=== What you need to do ===
From the records below, pick out each line that contains the string "multi" and copy those lines verbatim.

=== Dataset extract ===

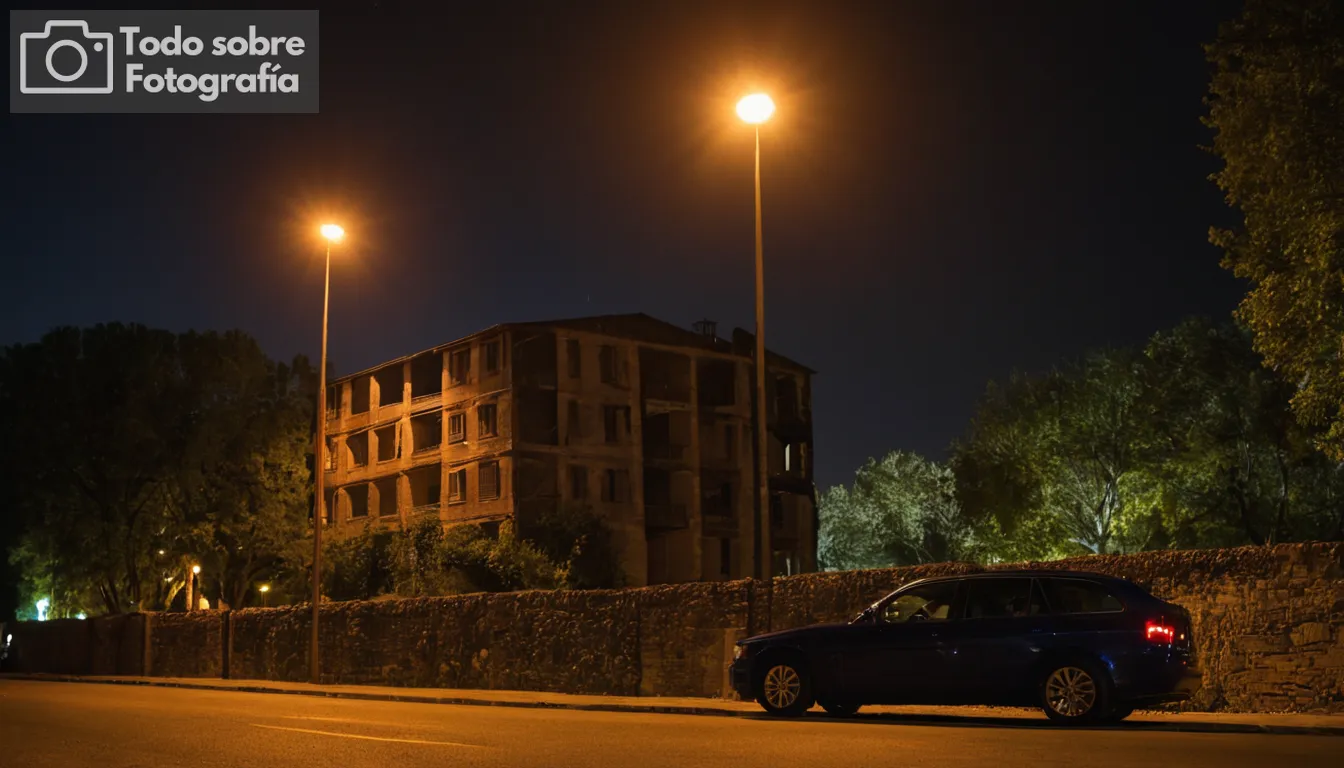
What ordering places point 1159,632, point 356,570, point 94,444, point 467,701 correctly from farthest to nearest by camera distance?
point 356,570 → point 94,444 → point 467,701 → point 1159,632

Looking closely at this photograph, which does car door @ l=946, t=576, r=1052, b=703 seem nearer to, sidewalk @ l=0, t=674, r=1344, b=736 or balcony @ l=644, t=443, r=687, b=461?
sidewalk @ l=0, t=674, r=1344, b=736

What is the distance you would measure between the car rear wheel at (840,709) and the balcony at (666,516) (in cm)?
4570

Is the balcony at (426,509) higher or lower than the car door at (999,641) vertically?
higher

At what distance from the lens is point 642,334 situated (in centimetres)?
6303

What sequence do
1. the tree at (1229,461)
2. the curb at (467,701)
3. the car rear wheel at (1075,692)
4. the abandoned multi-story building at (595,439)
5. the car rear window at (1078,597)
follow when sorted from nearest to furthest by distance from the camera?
the car rear wheel at (1075,692) → the car rear window at (1078,597) → the curb at (467,701) → the tree at (1229,461) → the abandoned multi-story building at (595,439)

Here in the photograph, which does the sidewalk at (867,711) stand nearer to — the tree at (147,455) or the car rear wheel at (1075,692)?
the car rear wheel at (1075,692)

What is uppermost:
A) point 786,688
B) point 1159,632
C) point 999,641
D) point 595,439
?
point 595,439

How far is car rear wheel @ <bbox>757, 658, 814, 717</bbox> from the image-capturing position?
15727mm

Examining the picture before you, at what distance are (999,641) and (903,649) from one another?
3.63ft

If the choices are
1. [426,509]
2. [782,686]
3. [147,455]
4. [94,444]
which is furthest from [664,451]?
[782,686]

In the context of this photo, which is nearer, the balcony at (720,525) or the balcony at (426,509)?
the balcony at (426,509)

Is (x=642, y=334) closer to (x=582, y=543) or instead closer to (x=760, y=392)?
(x=582, y=543)

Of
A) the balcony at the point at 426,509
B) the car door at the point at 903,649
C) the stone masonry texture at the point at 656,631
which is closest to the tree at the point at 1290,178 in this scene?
the stone masonry texture at the point at 656,631

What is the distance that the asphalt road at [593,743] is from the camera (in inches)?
430
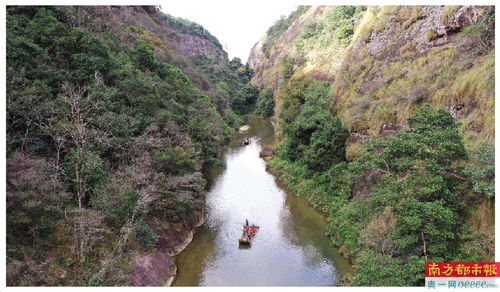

=== Exercise result ===
4. the abandoned multi-story building at (595,439)
the car rear wheel at (1075,692) → the car rear window at (1078,597) → the curb at (467,701) → the tree at (1229,461) → the abandoned multi-story building at (595,439)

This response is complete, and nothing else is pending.